BEGIN DATA RECORDS

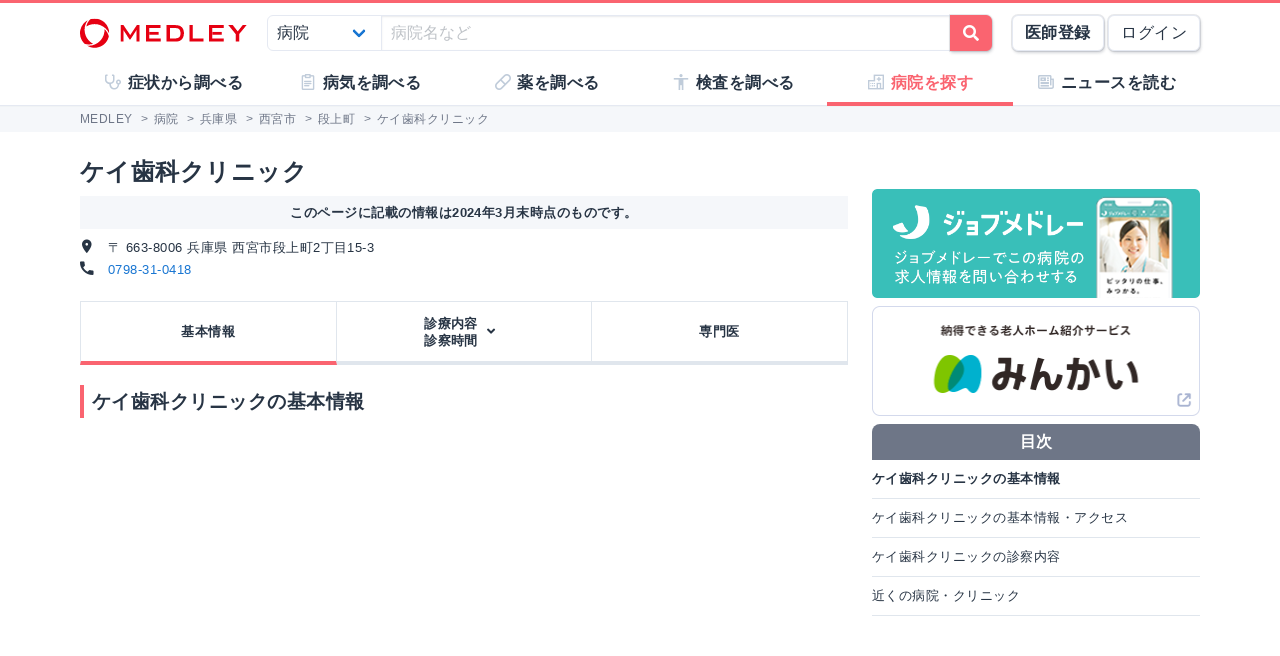

--- FILE ---
content_type: text/html; charset=utf-8
request_url: https://www.google.com/recaptcha/api2/aframe
body_size: 266
content:
<!DOCTYPE HTML><html><head><meta http-equiv="content-type" content="text/html; charset=UTF-8"></head><body><script nonce="pxKlnMjrOxddcupeJXQcYw">/** Anti-fraud and anti-abuse applications only. See google.com/recaptcha */ try{var clients={'sodar':'https://pagead2.googlesyndication.com/pagead/sodar?'};window.addEventListener("message",function(a){try{if(a.source===window.parent){var b=JSON.parse(a.data);var c=clients[b['id']];if(c){var d=document.createElement('img');d.src=c+b['params']+'&rc='+(localStorage.getItem("rc::a")?sessionStorage.getItem("rc::b"):"");window.document.body.appendChild(d);sessionStorage.setItem("rc::e",parseInt(sessionStorage.getItem("rc::e")||0)+1);localStorage.setItem("rc::h",'1769446892379');}}}catch(b){}});window.parent.postMessage("_grecaptcha_ready", "*");}catch(b){}</script></body></html>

END DATA RECORDS

▸ AIM OF THE EXERCISE: Output the line containing "body_size: 266" together with all later lines of the entries, exactly as written, through the final line.

▸ SOLUTION TO THE EXERCISE:
body_size: 266
content:
<!DOCTYPE HTML><html><head><meta http-equiv="content-type" content="text/html; charset=UTF-8"></head><body><script nonce="pxKlnMjrOxddcupeJXQcYw">/** Anti-fraud and anti-abuse applications only. See google.com/recaptcha */ try{var clients={'sodar':'https://pagead2.googlesyndication.com/pagead/sodar?'};window.addEventListener("message",function(a){try{if(a.source===window.parent){var b=JSON.parse(a.data);var c=clients[b['id']];if(c){var d=document.createElement('img');d.src=c+b['params']+'&rc='+(localStorage.getItem("rc::a")?sessionStorage.getItem("rc::b"):"");window.document.body.appendChild(d);sessionStorage.setItem("rc::e",parseInt(sessionStorage.getItem("rc::e")||0)+1);localStorage.setItem("rc::h",'1769446892379');}}}catch(b){}});window.parent.postMessage("_grecaptcha_ready", "*");}catch(b){}</script></body></html>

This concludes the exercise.